From the company’s founding in 1924 onward, up to at least 1931, Emil Broch’s company address was “Hübben 17” in Höhscheid, or Solingen-Merscheid. In the address book of 1931, the telephone connection of the company was given as well: 23650. This number was also maintained when the company moved to the house “Mangenberger Straße 302” around the middle of the 1930s. The new company accommodation was just about 100 meters from the old house away, but probably offered larger premises and a more prominent address, as Mangenberger Street at that time was also home to other well-known knife companies, like C. Jul. Herbertz.
For how long this house remained the headquarters of the Emil Broch steel factory, could not yet be determined, since in the time of World War Two, no address books of Solingen have been published. The company address on Mangenberger Street is the last to appear in the address book of 1938. From the beginning of the second World War on, track of the company is lost for almost 10 years.
After the war
In the next address book of 1948/49, the third and last address for the company can be found. As that address book is a special copy solely for companies, the entry looks like a small ad. The text beneath the heading razor production reads as follows:
Steel works factory and export
Straight razors only in best qualities
Solingen-Weyer, PO Box 41
Tel. 3 32 91
A specific address is not given here, but in the address book of 1953, the specification is completed: The third and last company address is “Häuschen 5” in Solingen-Weyer. As Emil Broch had died in the meantime*, the company’s only owner here is given as Willy Broch for the first time. However, Emil’s wife Martha is still listed in the address book of 1953 as a widow under the address of the old company seat on Mangenberger Street.

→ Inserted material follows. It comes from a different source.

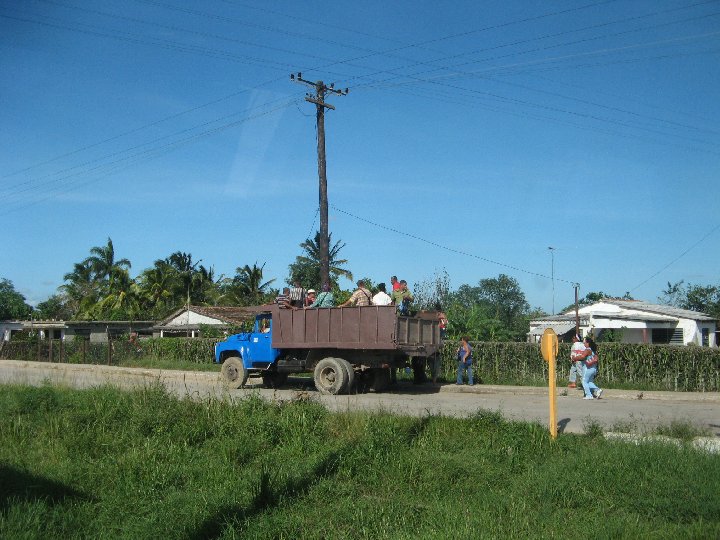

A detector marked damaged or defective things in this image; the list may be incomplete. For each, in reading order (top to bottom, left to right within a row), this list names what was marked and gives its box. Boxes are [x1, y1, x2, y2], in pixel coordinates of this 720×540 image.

rusty truck bed [268, 306, 438, 356]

Under the address “Häuschen 5”, the company’s last mention is in the address book of 1961. In the following volumes, “Willy Broch, merchant” is listed under that same address. Willy’s wife, Elfriede Broch-Ehlenbeck, can also be found on this address, where her father, Friedrich Ehlenbeck, had already been listed since the 1950’s. Friedrich Ehlenbeck in turn was one of the founders of the Solingen dispatch department Ehlenbeck.
The last entry for Willy Broch can be found in the address book of 1978, as Willy died the following year.
* Whether Emil’s death was caused by war, or merely had been a death by a natural cause, is not known so far. In any case Emil was mustered in 1892, and was found to be suitable. In the First World War, however, he was not drafted for military service, as his father was blind on one eye and had to be cared for by Emil at that time. Since Emil was already 67 years old at the beginning of World War Two, he may not have served there either.